Snyder’s glittery boulders, contrasting ancient rocky forms and manufactured plastic razzle-dazzle, wave in the direction of a pop culture sublime. He doesn’t need to include actual cartoons, as the materials themselves, the paint job, is enough to churn up nostalgic, junky, shallow Hollywood dreams. I’m still not quite convinced these particular sculptures are more than non sequiturs, but they seem like the beginning of something.
 
At Providence College’s Hunt-Cavanagh Art Gallery, Barrington artist Jonathan Sylvia’s drawings and collages adopt a similar compositional strategy to Snyder’s paintings. Sylvia’s work isn’t as antic or cartoony, but he too builds abstractions from lots of accumulated elements — in his case, wiggly striped bars that look like wood planks or bacon.

### [DIRECTIONS]
1/ Put this sentence from the art review into German: "I’m still not quite convinced these particular sculptures are more than non sequiturs, but they seem like the beginning of something."
2/ Give back, word for word, the part of the art review between "Snyder’s glittery boulders, contrasting" and "beginning of something.", inclusive.
The listing has nothing to do with this work.

### [PROVIDED MATERIAL]
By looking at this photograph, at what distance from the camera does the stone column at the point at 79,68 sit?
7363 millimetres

### [ANSWERS FOR THE TASKS]
1/ Ich bin noch immer nicht ganz davon überzeugt, dass diese besonderen Skulpturen mehr als Non Sequiturs sind, aber sie wirken wie der Anfang von etwas.

2/
Snyder’s glittery boulders, contrasting ancient rocky forms and manufactured plastic razzle-dazzle, wave in the direction of a pop culture sublime. He doesn’t need to include actual cartoons, as the materials themselves, the paint job, is enough to churn up nostalgic, junky, shallow Hollywood dreams. I’m still not quite convinced these particular sculptures are more than non sequiturs, but they seem like the beginning of something.